Note
Access to this page requires authorization. You can try signing in or changing directories.
Access to this page requires authorization. You can try changing directories.
Azure HorizonDB supports four ways to run vector similarity search: an exact (flat) scan and three approximate nearest-neighbor (ANN) indexes - IVFFlat, HNSW, and DiskANN. The right choice depends on how many vectors you have, how often they change, what recall you need, how much memory you can spend, and how often you filter by metadata.

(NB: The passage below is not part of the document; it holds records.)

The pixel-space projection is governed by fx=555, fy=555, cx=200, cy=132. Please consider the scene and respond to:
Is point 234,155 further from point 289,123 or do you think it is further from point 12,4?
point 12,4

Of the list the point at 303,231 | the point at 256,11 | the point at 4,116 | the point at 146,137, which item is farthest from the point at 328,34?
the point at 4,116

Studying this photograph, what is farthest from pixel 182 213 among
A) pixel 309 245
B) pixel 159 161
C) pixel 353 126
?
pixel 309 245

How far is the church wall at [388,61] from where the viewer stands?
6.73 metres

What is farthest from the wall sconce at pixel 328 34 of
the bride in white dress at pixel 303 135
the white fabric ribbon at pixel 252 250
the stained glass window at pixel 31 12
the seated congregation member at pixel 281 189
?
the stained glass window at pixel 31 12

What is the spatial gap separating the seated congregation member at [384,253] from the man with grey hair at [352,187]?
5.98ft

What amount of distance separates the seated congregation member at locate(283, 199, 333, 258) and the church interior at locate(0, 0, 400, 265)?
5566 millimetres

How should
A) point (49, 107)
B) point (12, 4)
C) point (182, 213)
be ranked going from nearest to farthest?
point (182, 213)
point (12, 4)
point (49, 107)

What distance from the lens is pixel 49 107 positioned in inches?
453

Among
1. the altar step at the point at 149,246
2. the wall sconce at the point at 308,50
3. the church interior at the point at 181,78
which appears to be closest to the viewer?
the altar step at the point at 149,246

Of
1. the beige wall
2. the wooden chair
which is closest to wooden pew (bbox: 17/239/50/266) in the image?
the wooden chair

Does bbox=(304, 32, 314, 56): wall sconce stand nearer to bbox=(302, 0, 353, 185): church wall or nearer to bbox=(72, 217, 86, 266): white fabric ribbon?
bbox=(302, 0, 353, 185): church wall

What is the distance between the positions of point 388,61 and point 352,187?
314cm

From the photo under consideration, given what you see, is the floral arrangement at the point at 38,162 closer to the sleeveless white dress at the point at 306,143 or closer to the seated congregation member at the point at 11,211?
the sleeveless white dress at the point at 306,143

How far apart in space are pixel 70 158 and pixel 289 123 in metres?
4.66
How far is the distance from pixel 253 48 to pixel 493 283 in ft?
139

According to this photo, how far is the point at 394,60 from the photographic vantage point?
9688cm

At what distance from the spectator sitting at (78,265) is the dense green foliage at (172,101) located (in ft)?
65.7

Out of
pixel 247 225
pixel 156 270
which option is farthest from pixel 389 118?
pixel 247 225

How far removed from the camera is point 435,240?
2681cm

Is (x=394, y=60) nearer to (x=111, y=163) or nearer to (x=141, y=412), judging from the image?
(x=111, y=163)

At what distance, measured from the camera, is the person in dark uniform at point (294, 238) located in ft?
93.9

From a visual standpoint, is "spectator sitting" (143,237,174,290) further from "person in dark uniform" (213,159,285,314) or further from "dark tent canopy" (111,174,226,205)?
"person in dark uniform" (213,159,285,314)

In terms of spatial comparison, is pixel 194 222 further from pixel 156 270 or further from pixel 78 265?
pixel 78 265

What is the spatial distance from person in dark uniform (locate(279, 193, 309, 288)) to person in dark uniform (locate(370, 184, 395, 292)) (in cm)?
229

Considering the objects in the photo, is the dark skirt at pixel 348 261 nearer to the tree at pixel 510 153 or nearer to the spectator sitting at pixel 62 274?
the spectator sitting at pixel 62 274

For most production AI workloads on HorizonDB, DiskANN is the recommended default. It's Microsoft's high-performance vector index, scales from thousands to billions of vectors, supports up to 16,000 dimensions, accepts inserts and updates in place, and is the only option in HorizonDB that supports advanced filtering - combining vector similarity with metadata predicates without losing recall or latency. The other index types remain useful for specific cases (small or static datasets, in-memory-only workloads), which this guide covers.
This article gives you a single decision point so you don't have to read four extension docs to answer "which index should I use?". For step-by-step usage, follow the links at the end of each section.
How the four options differ
All four options return the nearest neighbors of a query vector. They differ in how they search:
- Flat (no index) - Compares the query vector against every row. Always 100% recall. Cost grows linearly with row count.
- IVFFlat - Partitions the vector space into lists during a one-time training pass, then searches only the closest lists at query time. Fast to build, smaller index, lower recall than graph indexes for the same speed.
- HNSW - Builds a multi-layer graph of vectors. High recall and low latency on in-memory datasets, but the index must fit in RAM for good performance and pgvector caps it at 2,000 dimensions.
- DiskANN - Microsoft's graph-based vector index, designed to stay fast when most of the data is on SSD instead of RAM. Scales to billions of vectors, supports up to 16,000 dimensions, accepts in-place updates, and is the only option in HorizonDB that supports advanced filtering. The recommended default for production AI workloads on HorizonDB.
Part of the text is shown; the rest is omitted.